Als die Amerikaner kamen
So erlebte Starnberg die "Stunde Null" vor 75 Jahren
Der Krieg war in Starnberg am 30. April 1945 aus. An diesem Montag herrschte eine angespannte Erwartung in der Stadt. In der Nacht zuvor hatte sich die SS aus dem Staub gemacht. Endlich, gegen 15 Uhr, war es soweit: Die ersten US-Jeeps rollten als Vorhut über die Hanfelder Straße zur Ortsmitte. Sie waren von der Bevölkerung schon erwartet worden, die zahlreich am Tutzinger-Hof-Platz versammelt war.
Weiße Fahnen aus den Fenstern
Als die Wagen anhalten, werden überall weiße Betttücher zum Zeichen der kampflosen Übergabe aus den Fenstern gehängt. Mädchen überreichen den Soldaten Blumen. Die Bürger halten respektvoll Abstand zu den offenen Wagen.
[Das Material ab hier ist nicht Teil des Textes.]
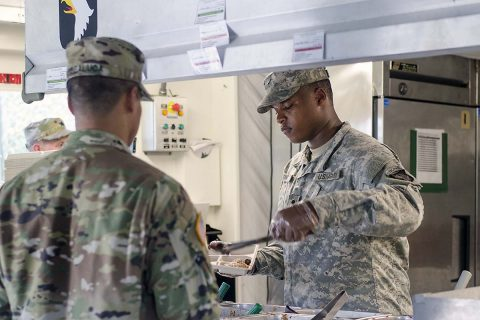 Spc. Ontroy Canty a food service specialist assigned to E Company, 6th Battalion, 101st General Support Aviation Battalion, 101st Combat Aviation Brigade, 101st Airborne Division, serves breakfast to Capt. Capt. Kris Sibbaluca in a containerized kitchen May 11, 2017 at Fort Campbell, Kentucky.  (Leejay Lockhart, Fort Campbell Public Affairs Office)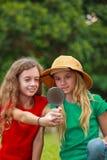 Två skolaflickor som undersöker naturen arkivfoton
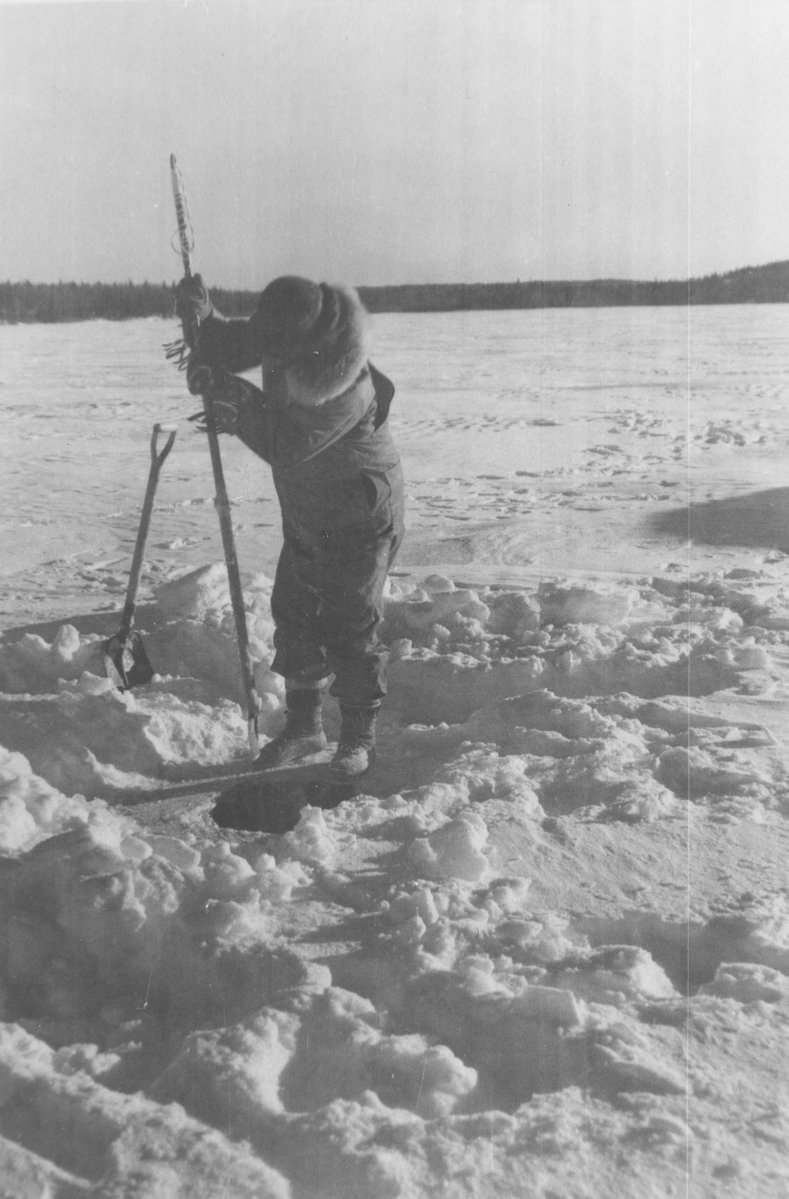 Commercial Fisherman Cutting Hole in Ice, Institute for Northern Studies fonds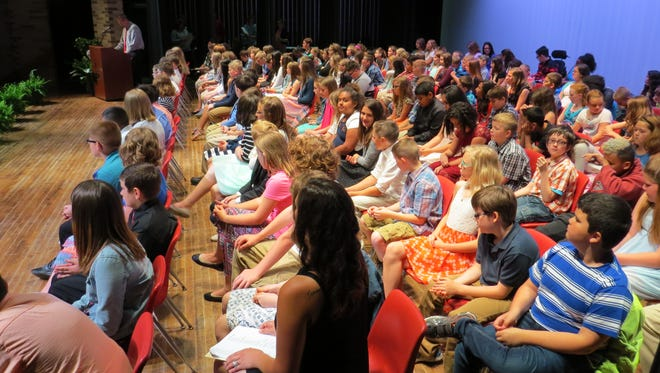 Bataan Intermediate School's fifth grade students and teachers assemble on stage during the annual awards ceremony.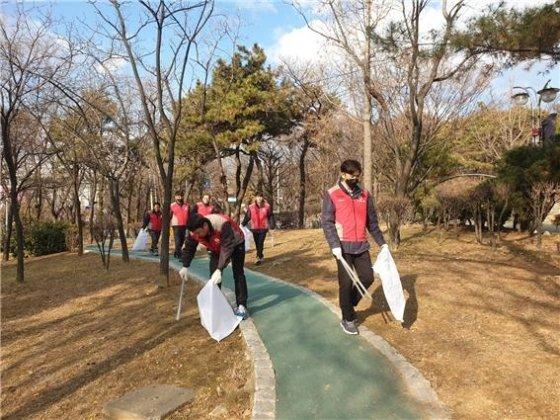 주안 캐슬&더샵 봉사단이 환경정화를 위해 쓰레기를 줍고 있다./사진제공=롯데건설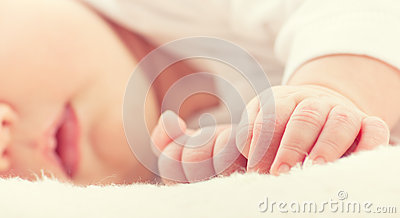 Hand of sleeping baby newborn close up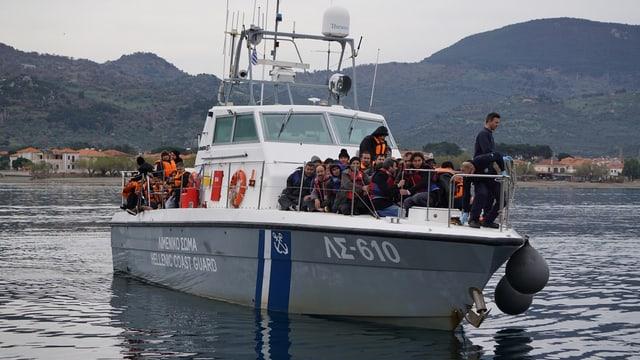 Kleinboot der griechischen Küstenwache mit Migranten in Schwimmwesten an Bord.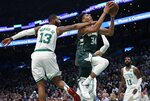 Milwaukee Bucks' Giannis Antetokounmpo (34) shoots against Boston Celtics' Marcus Morris (13) during the first half of Game 4 of a second-round NBA basketball playoff series in Boston, Monday, May 6, 2019. (AP Photo/Michael Dwyer)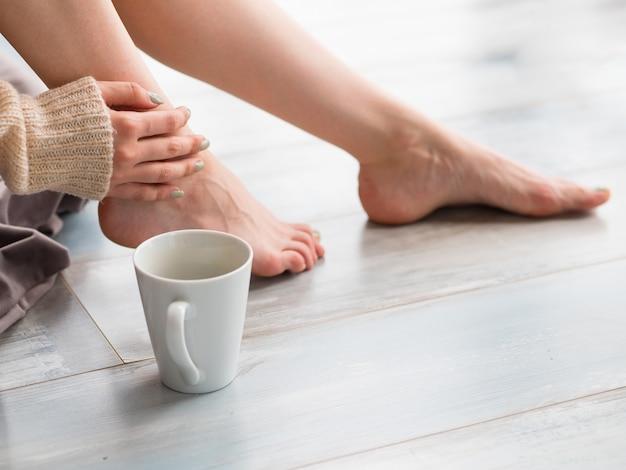 Weibliche füße und eine tasse tee oder kaffee. kaffeezeit und erwachenskonzept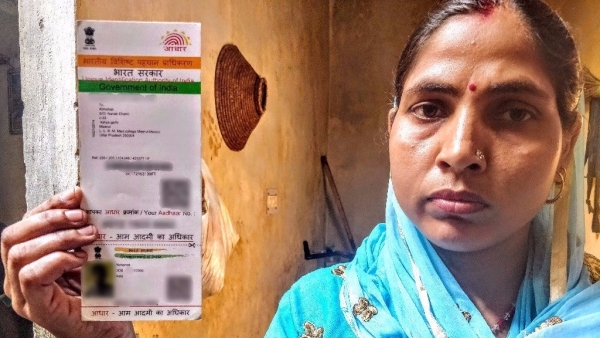 Abhishek's mother Sundari holds up her son's Aadhaar card with the year of birth as 2006.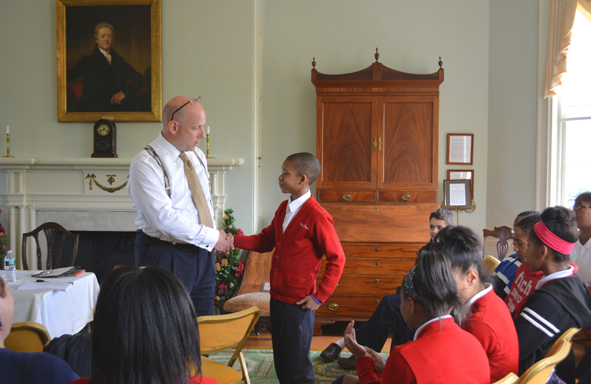 Student participant from Holy Cross School located in Mount Airy shakes hands with Lawyer Scott Griffiths at a program on the constitution hosted by Women for Greater Philadelphia at Laurel Hill Mansion in Fairmount Park on May 1st 2014.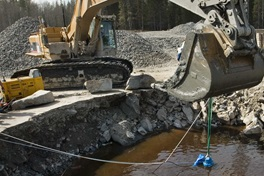 Excavator holding drainage pump in pit at site for dewatering in construction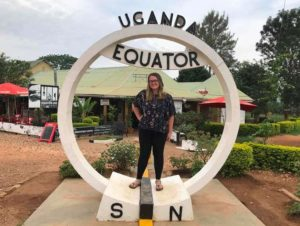 Sarah on the N-S Equator sign in Uganda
Schließlich fassen sich Berthold Spangenberg und Professor Goldaté ein Herz und nähern sich dem obersten US-Offizier. Die beiden erklärten Gegner des NS-Regimes, die in den ersten provisorischen und demokratischen Stadtverwaltungen noch große Rollen spielen sollten, zählen zu den wenigen, die sich auf Englisch verständigen können. Ein GI beseitigt mit einem Spaten an einer Bäckerei das Straßenschild „Adolf-Hitler-Straße“, die schon bald wieder ihren Namen „Hauptstraße“ zurückbekommen wird. Zwei Stunden später sind auch die amerikanischen Panzer da.
Soweit die Erinnerungen des Augenzeugen Berthold Spangenberg, die im Band „Politische Geschichte“ der 2019 herausgegebenen „Starnberger Stadtgeschichte“ zusammengefasst sind.
Anders als in vielen anderen Städten ging der Einmarsch der Amerikaner ohne Blutvergießen über die Bühne, ohne Starnberg in Schutt und Asche zu legen. Die letzten Stunden und Tage vor dem Zusammenbruch waren ein Kräftemessen zwischen Linientreuen, die die Stadt laut Führerbefehl verteidigen wollten und Einsichtigeren, die das zu verhindern wussten.
Ein Tag schreibt Geschichte
Dass in den letzten Tagen und Stunden nicht noch erbittert und sinnlos gekämpft wurde, ist vor allem dem damaligen Landrat Max Irlinger zu verdanken, der offiziell die Parole ausgegeben hatte, keinen Widerstand zu leisten. Auch der zur letzten Verteidigungsschlacht rekrutierte Volkssturm blieb daheim und die von oben angeordneten Panzersperren wurden im Schneckentempo errichtet. Hitlerjungen, die noch im letzten Moment zum Kämpfen geschickt werden sollten, wurden stattdessen an den Osterseen versteckt und Waffen und Munition im Wasser versenkt. Selbst mit dem Ende des Krieges vor Augen blieben das todesmutige Aktionen, bei denen man wegen Wehrkraftzersetzung damit rechnen musste, sofort an die Wand gestellt zu werden. Wer zu früh das Bettlaken raushängte, lebte gefährlich: Himmlers „Flaggenbefehl“ vom 2. April 1945 ordnete die Erschießung aller männlichen Bewohner eines Hauses an, das eine weiße Flagge zeigte. Landrat Irlinger hatte sich allerdings mit dem Polizeichef abgesprochen, es nicht soweit kommen zu lassen.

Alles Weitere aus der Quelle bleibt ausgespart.